NEW GUINEA: In Papua New Guinea, the Urbana Force overruns Buna Mission in a concerted assault and organized resistance ends at 1632 hours local. The top Japanese commanders, Captain Yasuda Yoshitatsu and Colonel Yamamoto Hiroshi, commit suicide. The Japanese withdrawal from the Kokoda trail enables the Allies to plan the encirclement of important Japanese positions in the Buna, Sanananda and Gona beachhead. Buna is the second of the three to fall to the Allies after weeks of heavy fighting. With the Mission clear, Company C of the 127th Infantry Regiment, 32d Infantry Division, joins Company B in an attack along the coast toward Giropa Point, and by 1930 hours, makes a junction with the
Warren Force. The Warren Force, in a final attack, finishes clearing the region from Giropa Point eastward. The Australian 2/9th Battalion, 18th Brigade, 7th Division, clears the Japanese troops from the east bank of Simemi Creek and the 2/12th Battalion, 18th Brigade, heads for Giropa Point. Japanese forces move forward from Giruwa to rescue the survivors of the Buna garrison.
The Japanese have lost at least 1,400 men at Buna: 500 west of Giropa Point and 900 east of it. Casualties of the U.S. 32d Infantry Division and Australian 18th Brigade total 2,817 (620 killed, 2,065 wounded, 132 missing).
In preparation for stepping up action on the Sanananda front, where a stalemate has existed for
some time, Australian Lieutenant General Edmund Herring, General Officer Commanding I Australian Corps, orders 25-pound (87.6 mm) artillery pieces from Buna to that area.
The 1st Battalion and Headquarters, U.S. 163d Infantry Regiment, 41st Infantry Division, take responsibility for the Huggins and Kano blocks on the trail to Sanananda, gradually relieving the Australians, between 2 and 4 January.
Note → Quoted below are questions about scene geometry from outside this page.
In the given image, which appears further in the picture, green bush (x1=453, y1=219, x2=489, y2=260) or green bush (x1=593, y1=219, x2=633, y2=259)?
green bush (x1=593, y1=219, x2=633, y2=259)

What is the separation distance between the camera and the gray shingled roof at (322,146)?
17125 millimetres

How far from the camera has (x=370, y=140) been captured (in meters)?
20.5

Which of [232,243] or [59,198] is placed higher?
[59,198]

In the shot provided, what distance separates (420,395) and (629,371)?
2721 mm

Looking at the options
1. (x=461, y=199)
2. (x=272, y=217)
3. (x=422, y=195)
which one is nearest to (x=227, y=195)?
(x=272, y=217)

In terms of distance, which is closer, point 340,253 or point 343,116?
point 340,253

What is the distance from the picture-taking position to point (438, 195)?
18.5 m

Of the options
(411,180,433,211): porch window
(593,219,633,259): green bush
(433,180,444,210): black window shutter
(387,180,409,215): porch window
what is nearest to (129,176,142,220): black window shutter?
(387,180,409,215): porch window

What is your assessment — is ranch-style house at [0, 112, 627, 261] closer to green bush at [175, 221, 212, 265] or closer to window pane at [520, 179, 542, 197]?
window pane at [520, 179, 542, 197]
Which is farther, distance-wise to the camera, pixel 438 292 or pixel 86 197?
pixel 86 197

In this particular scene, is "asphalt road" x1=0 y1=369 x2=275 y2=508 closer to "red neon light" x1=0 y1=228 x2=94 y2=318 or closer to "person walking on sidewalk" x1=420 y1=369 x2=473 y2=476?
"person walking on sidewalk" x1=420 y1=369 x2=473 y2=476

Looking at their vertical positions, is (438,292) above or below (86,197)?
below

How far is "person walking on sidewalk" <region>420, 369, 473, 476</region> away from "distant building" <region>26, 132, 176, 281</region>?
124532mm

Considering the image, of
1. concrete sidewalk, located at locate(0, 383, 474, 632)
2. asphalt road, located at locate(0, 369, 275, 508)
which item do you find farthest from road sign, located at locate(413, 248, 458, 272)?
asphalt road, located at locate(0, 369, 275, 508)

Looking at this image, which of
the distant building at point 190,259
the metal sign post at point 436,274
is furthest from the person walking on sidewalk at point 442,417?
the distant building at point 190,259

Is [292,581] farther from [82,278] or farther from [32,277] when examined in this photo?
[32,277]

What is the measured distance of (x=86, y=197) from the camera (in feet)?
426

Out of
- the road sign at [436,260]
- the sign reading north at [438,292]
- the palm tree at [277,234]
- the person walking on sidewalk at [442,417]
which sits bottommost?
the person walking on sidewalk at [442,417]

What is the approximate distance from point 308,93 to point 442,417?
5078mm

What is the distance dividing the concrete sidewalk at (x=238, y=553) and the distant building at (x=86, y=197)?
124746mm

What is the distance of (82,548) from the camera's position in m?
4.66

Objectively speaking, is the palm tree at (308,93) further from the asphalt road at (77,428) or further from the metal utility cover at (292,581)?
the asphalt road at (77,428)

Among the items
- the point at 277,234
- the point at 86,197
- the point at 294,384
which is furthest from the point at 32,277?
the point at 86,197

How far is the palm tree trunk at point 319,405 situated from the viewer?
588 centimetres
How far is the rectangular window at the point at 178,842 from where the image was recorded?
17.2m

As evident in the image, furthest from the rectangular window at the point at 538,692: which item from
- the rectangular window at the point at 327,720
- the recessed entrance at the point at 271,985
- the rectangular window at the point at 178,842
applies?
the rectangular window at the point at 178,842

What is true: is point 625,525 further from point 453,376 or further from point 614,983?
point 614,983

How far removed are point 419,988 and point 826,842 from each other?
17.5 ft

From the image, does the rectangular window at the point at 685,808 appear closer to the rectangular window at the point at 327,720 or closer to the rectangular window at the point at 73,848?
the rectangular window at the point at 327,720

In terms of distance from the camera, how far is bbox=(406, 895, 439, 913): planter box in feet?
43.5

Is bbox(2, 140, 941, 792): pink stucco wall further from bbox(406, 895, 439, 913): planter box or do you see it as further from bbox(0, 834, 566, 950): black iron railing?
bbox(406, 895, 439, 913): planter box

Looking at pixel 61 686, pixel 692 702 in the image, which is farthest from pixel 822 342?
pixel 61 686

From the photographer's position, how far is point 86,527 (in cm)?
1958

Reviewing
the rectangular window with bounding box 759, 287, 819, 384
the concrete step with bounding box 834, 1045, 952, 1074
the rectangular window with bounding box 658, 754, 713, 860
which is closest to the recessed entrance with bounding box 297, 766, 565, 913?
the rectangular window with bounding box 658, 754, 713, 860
Huggins is renamed Musket.
Fifth Air Force A-20s, B-25s and B-26s hit the airfield and targets of opportunity at Lae, Northeast New Guinea.
While surveying the Milne Bay, Papua New Guinea, the Australian minesweeper HMAS Whyalla and survey vessels Stella and Polaris, are attacked by 18 Japanese aircraft.
SOLOMON ISLANDS: On Guadalcanal, Major General Millard Harmon, Commanding General U.S. Army Forces in the South Pacific Area, activates XIV Corps, consisting of the Americal and 25th Infantry Divisions, the former reinforced by the 147th Infantry Regiment. The 2d Marine Division and
other Marine ground forces are attached to the corps.
Major General Alexander Patch is placed in command of XIV Corps, and Brigadier General Edmund Sebree succeeds him as commander of Americal Division. After a heavy artillery preparation, the 132d Infantry Regiment, Americal Division, continues its offensive against the Gifu strongpoint. The 2d Battalion. taking the Japanese by surprise, advances quickly to the crest of Hill 27, south of the Gifu strongpoint, and digs in and holds firm under a number of counter attacks. The 3d and 1st Battalions establish lines along the northern and eastern sides of the Gifu, respectively, but gaps remain between the three assault battalions.
In the air, B-17s, with P-38s, and USMC SBDs, with F4Fs, bomb ten supply-carrying Japanese destroyers west of Rendova Island; the SBDs damage the destroyer HIJMS Sukukaze. The F4Fs shoot down two Zero's and an SBD rear gunner shoots down a third Zero. Eleven PT boats attack the force off Cape Esperance without success.